The dilemma of block size
The Spectrum Scale file system block size determines its unit of I/O and cannot be changed once the file system has been created. So it is important to choose the right block size for the intended data access pattern of the file system. For example, large file sequential reads benefit from large block size. But this is a difficult decision to make if the file system workload will be a mix of small and large I/O. To address this dilemma, Spectrum Scale 5.0 introduces the variant sub-blocks feature.
Every file in Spectrum Scale is made up of zero or more (non-contiguous) disk blocks. The last block of a file can be underutilized, especially for small files, causing internal fragmentation. To minimize this fragmentation, a disk block is divided into smaller units called sub-blocks. The tail of a file can be placed in a contiguous set of sub-blocks that is smaller than a full disk block.
In file systems created before Spectrum Scale version 5.0, disk blocks are divided into a fixed number of 32 sub-blocks. This means that a larger block size will result in a larger sub-block size which presents a problem for file systems with a mix of small and large files. A large block size would improve large file sequential I/O but would also lead to more internal fragmentation for smaller files on the same file system. This not only degrades disk space utilization but also increases the I/O overhead for small files.
The root of the above problem is that the smallest unit of I/O, aka a sub-block, is proportional to the largest unit of I/O, aka a block. The variant sub-blocks feature addresses this limitation.

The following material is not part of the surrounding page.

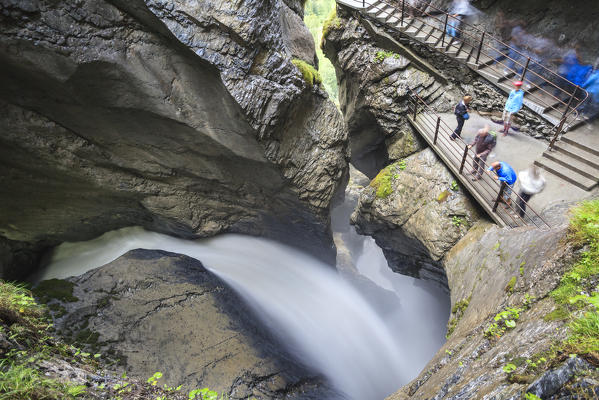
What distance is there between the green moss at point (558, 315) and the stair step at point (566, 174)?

For newer file system created with Spectrum Scale 5.0 (file system format version >= 5.0), a disk block is no longer divided into a fixed number of sub-blocks. Instead, for a given block size, an optimal sub-block size is chosen by the system. The following table illustrates this –
|Block size||Sub-block size|
|64 KiB||2 KiB|
|128 KiB||4 KiB|
|256 KiB, 512 KiB, 1 MiB, 2 MiB||8 KiB|
|4 MiB (default)||8 KiB|
|8 MiB||16 KiB|
|16 MiB (Spectrum Scale RAID only)||16 KiB|
Note that the default block size for new file systems is 4 MiB. This provides the best balance between I/O performance and disk space utilization. For more information please refer to Suggested file system block size.
A Spectrum Scale file system can be created with different data and metadata block sizes. In such cases, data and metadata can also have different sub-block sizes, but the number of sub-blocks per block would be the same for both block types. This is illustrated with the following example. Consider a file system with a data block size of 8 MiB and a metadata block size of 1 MiB. The sub-block size is calculated using the above table for the smaller of the two block sizes. In this case, the metadata block size is smaller and so the metadata sub-block size is calculated using the above table to be 8 KiB. This gives the value for the number of sub-blocks per block as (1 MiB / 8 KiB =) 128. Since this value should be same for both data and metadata blocks, it is now used to calculate the sub-block size for the data blocks which will be (8 MiB / 128 =) 64 KiB. This is an important point to consider since it is easy to make the mistake of calculating the data sub-block size directly from the above table which would give the wrong value of 16 KiB.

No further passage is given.